To put excitement and passion into your screenplay, write about yourself. You don’t need to make your screenplay autobiographical. Just make it a fantasy with you as the star.
Richard Walter, author of “Essentials of Screenwriting,” has an interesting story. First, he wrote one of the early drafts for his buddy, George Lucas, for “American Graffiti.” More importantly, Richard Walter’s book offers an interesting bit of advice. Write your life story in a movie.
Richard Walter was a classmate of George Lucas and notes that George Lucas made himself the “star” of his movies. In “American Graffiti,” George Lucas was telling a story about growing up in Modesto, California. Essentially “American Graffiti” was George Lucas’s memories of growing up with cars, rock and roll, and girls.

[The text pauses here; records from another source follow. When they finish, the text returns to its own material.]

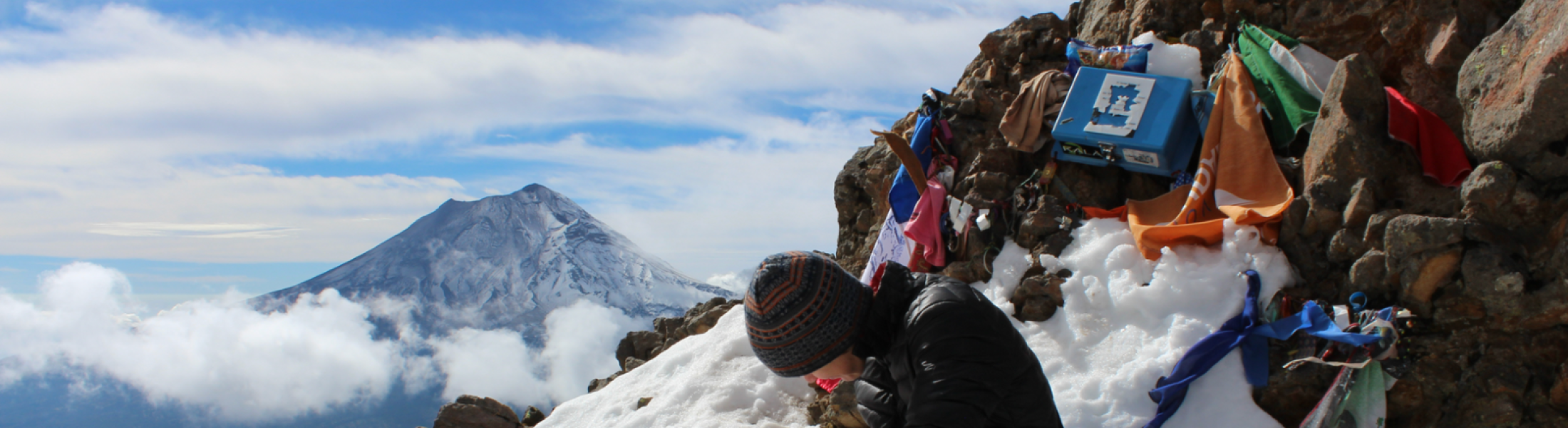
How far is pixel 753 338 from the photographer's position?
198 cm

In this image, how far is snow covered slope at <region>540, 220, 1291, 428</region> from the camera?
4086 millimetres

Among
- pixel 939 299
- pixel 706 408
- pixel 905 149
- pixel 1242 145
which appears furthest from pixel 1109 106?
pixel 939 299

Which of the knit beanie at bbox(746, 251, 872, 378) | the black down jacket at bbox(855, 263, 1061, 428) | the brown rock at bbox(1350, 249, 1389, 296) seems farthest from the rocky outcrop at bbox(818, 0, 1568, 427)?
the knit beanie at bbox(746, 251, 872, 378)

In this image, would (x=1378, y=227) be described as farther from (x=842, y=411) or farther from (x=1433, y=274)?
(x=842, y=411)

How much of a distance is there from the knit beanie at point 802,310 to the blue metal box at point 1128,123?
4426 millimetres

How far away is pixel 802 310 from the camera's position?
1.86 meters

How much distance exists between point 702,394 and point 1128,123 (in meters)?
3.77

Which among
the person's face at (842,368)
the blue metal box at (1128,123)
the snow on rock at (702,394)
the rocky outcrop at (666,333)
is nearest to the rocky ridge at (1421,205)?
the blue metal box at (1128,123)

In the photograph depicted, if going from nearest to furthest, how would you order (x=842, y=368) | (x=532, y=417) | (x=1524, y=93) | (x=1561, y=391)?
(x=842, y=368) → (x=1561, y=391) → (x=1524, y=93) → (x=532, y=417)

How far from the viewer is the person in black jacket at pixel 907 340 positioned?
1.70 metres

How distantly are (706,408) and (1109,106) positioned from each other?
3.81 meters

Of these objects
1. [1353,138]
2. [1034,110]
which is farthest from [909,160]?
[1353,138]

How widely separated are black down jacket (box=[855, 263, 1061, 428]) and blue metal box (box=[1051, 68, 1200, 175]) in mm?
4273

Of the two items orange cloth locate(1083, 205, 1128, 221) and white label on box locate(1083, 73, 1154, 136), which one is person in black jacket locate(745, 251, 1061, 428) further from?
white label on box locate(1083, 73, 1154, 136)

George Lucas’s next movie is even more autobiographical in the sense that the main character, Luke in “Star Wars,” is so closely named for George Lucas. By imagining himself as the hero, George Lucas probably found writing the script for “Star Wars” much easier and enjoyable because he could essentially fantasize and daydream about his own life and how he would react to such wild space opera adventures.
In your own screenplay, you can’t avoid injecting your own personal thoughts and views into your story, so don’t bother fighting it. Identify yourself as one of the characters and ask yourself what you would do in similar circumstances.
Nobody needs to know that you based a particular character on yourself, but by doing so, you’ll have an intimate knowledge of that character’s thoughts and motives, and that can help create a fully formed character. People may not know why a character may seem so life-like, but it can be because you’re really writing about your own life like George Lucas did for “American Graffiti” and “Star Wars.”
Just as an aside, Universal Studios hated “American Graffiti” and thought it would bomb. It turned out to become one of the most profitable movies in history. Yet Universal Studios thought George Lucas had just gotten lucky, so they passed on his next script, which was “Star Wars.”
That just goes to show you that Hollywood is just guessing and not making very good guesses half the time anyway. So when writing your own screenplays, don’t get discouraged if you get rejected because you’ll be in good company with George Lucas and practically every major actor, director, and writer in Hollywood today.